“One thing people did within the first several months of the pandemic was repurposing,” he said.
Every antiviral on the market was tested against SARS CoV-2 in hopes of it working against COVID-19, including drugs such as as chloroquine and hydroxychloroquine, Sheahan said.
"HIV drugs were another thing that were tested almost immediately, because HIV has some proteins that work in a similar way to SARS-CoV-2 too,” Sheahan said. “So far, that hasn’t turned out to be very successful.”
Remdesivir was identified early on as a possible treatment for COVID-19. Like many other drugs that were tested, Sheahan said, remdesivir is a broad spectrum antiviral that works against many genetically-unrelated viruses.
While the drug was initially evaluated to treat Ebola, it was not FDA-approved prior to the pandemic.
“But there’s one thing that ties Ebola to SARS-CoV-2, and that is the protein that these viruses use to replicate their own genome," Sheahan said. "They’re similar enough that remdesivir, which acts on this protein that replicates RNA, works against various coronaviruses.”
When they first started developing the drug back in 2015, Sheahan said, their goal was to develop a therapy against MERS, an emerging coronavirus at the time.
“Everything we did was kind of working up to that, and then COVID happened,” he said.
Since data showed that remdesivir worked against various coronaviruses, he said, they quickly tested it against SARS-CoV-2 at the onset of the COVID-19 pandemic. Sheahan said that all of that prior research contributed to the rapid employment of the drug for human clinical trials.
“That was just insane, that the work we were doing at UNC could be playing a role in saving people’s lives down the street at UNC Hospitals," he said. "It’s just a very unusual thing for someone to experience because normally, it’s pretty rare that you work on developing a drug that actually gets approved and is used to save lives.”
A ‘gap’ between UNC policy and research
While UNC has helped create the first FDA-approved COVID-19 treatment, it garnered criticism for its reopening of campus at the start of the fall semester.
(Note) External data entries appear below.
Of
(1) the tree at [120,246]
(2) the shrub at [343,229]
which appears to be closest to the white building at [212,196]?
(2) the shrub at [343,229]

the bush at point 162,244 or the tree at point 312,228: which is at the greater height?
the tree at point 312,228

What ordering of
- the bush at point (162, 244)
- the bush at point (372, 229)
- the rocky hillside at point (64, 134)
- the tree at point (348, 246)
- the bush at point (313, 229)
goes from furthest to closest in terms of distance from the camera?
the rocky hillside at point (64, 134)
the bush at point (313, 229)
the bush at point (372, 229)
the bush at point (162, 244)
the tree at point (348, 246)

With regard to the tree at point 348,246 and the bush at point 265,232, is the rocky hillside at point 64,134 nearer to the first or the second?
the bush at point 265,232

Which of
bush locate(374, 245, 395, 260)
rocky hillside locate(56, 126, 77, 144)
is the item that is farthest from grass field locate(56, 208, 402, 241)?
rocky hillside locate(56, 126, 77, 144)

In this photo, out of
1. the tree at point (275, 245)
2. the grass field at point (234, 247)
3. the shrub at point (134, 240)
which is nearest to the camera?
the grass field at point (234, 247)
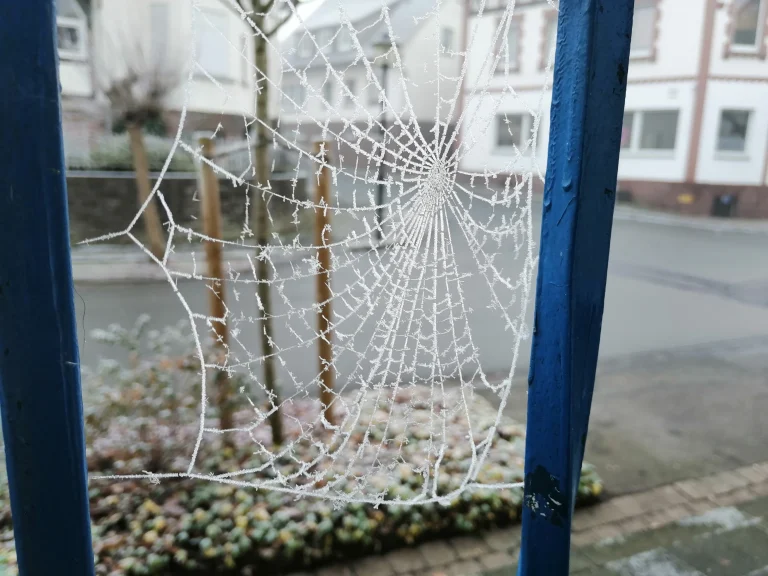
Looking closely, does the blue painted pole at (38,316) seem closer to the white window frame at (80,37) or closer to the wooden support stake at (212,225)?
the wooden support stake at (212,225)

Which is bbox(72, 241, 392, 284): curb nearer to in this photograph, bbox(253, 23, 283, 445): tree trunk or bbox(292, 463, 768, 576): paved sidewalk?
bbox(253, 23, 283, 445): tree trunk

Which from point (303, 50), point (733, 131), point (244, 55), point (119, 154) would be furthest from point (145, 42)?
point (733, 131)

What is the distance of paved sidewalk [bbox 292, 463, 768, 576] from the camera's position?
102 inches

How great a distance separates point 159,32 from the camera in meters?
8.30

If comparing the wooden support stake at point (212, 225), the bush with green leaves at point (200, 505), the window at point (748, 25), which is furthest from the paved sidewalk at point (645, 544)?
the window at point (748, 25)

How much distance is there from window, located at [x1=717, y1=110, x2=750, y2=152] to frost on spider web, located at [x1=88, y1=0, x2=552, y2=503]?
38.5ft

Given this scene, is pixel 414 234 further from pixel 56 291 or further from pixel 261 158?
pixel 56 291

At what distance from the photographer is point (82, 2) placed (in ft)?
24.2

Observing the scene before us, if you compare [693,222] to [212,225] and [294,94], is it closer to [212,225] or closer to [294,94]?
[294,94]

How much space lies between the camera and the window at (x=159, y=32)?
8.05 meters

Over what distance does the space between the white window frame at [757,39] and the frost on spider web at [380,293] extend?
1203 cm

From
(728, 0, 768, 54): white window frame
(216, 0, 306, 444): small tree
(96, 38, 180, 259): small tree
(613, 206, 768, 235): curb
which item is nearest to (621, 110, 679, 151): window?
(613, 206, 768, 235): curb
One week after the first day of class, UNC switched to all-remote classes and de-densified residential housing.
John Bamforth, the director of the Eshelman Institute for Innovation at the UNC pharmacy school, acknowledged criticism of UNC’s response during the pandemic, but maintained support for the role the University plays in research.
“You know where the missteps may be, but I think more importantly, the role that we’re playing in the long-term future of pandemics and pandemic preparedness is something we should all be proud of,” he said.
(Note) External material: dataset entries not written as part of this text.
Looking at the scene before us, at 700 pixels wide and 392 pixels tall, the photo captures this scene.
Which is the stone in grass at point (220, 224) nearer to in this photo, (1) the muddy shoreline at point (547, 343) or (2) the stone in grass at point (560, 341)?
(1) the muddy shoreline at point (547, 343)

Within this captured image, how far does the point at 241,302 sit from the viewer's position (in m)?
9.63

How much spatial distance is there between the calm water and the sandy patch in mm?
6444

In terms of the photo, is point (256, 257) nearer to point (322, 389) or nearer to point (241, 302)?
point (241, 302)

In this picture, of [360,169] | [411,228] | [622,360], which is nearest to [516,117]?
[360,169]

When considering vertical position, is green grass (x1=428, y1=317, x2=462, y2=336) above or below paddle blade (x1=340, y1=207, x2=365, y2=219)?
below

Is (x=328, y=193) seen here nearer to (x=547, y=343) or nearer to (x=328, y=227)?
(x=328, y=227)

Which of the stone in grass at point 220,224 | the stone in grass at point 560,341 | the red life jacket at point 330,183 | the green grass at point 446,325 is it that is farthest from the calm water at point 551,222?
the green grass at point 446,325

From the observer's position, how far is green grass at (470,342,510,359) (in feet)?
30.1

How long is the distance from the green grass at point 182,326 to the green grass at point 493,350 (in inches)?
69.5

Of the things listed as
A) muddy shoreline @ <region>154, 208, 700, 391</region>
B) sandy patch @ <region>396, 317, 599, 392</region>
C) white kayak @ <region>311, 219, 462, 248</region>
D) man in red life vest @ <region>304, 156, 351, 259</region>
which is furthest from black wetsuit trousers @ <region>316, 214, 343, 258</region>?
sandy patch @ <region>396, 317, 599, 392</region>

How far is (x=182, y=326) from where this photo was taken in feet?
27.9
Megan Castle, a first-year biology student, expressed a reserved congratulations at the news of the approval.
“I’m really proud of the fact that UNC produced something so notable and it gives me a lot of hope for the prospects of COVID,” Castle said. “At the same time, it’s a little unsettling to me how we can have such impactful research going on, and yet it feels like there’s a gap between that and our administration.
“It’s a little embarrassing to me that you can be producing things like that, and still be one of the first campuses to completely close down.”
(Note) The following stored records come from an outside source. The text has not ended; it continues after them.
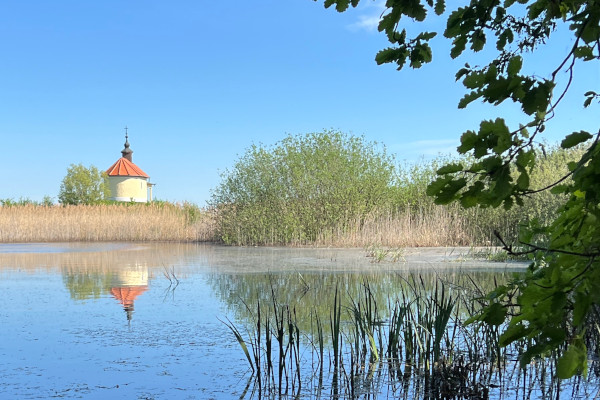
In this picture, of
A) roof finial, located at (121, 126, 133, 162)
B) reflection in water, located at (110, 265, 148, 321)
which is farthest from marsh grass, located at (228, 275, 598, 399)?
roof finial, located at (121, 126, 133, 162)

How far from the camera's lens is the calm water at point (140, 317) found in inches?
154

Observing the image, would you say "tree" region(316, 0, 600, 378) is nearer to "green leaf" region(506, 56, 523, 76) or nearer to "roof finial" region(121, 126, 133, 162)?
"green leaf" region(506, 56, 523, 76)

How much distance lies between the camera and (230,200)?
19.5m

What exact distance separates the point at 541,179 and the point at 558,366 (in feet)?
52.9

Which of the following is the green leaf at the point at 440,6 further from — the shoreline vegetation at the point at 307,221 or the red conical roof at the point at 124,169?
the red conical roof at the point at 124,169

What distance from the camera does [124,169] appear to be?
2137 inches

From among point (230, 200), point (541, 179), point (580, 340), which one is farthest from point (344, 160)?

University spokesperson Joanne Peters Denny said in a statement that UNC is proud of its top researchers, who have played a role in advising campus reopening plans.
"We are fortunate to have their expertise and will continue to rely on them as we navigate the pandemic," Peters Denny said.
The future of drug development initiatives
Bamforth, who is also the director of the Rapidly Emerging Antiviral Drug Discovery Initiative, said that the COVID-19 pandemic has impacted drug discovery for potential future pandemics.
“We lucked out to a degree with remdesivir because it was already being developed for a different virus,” Bamforth said. “The challenge right now with these novel viruses is that they’re emerging more and more frequently.”
The mission of READDI is to project around three viral families that possible novel viruses may arise from and then develop novel antivirals ready for use when the next virus arrives.
"The thing to understand about the biology of viruses is that they all live in human host cells,” Bamforth said. “The work that we’re doing is looking at the biology of the host cell and finding novel targets within those host cells that we can use drugs against.”
The approval of remdesivir is the first step of many in the development of COVID-19 treatments, Sheahan said. Research on whether the combination of remdesivir with an antibody or other antiviral drug could improve the treatment of the coronavirus is next, he said.
“I guess we should have some feeling of closure, but I definitely don’t,” Sheahan said.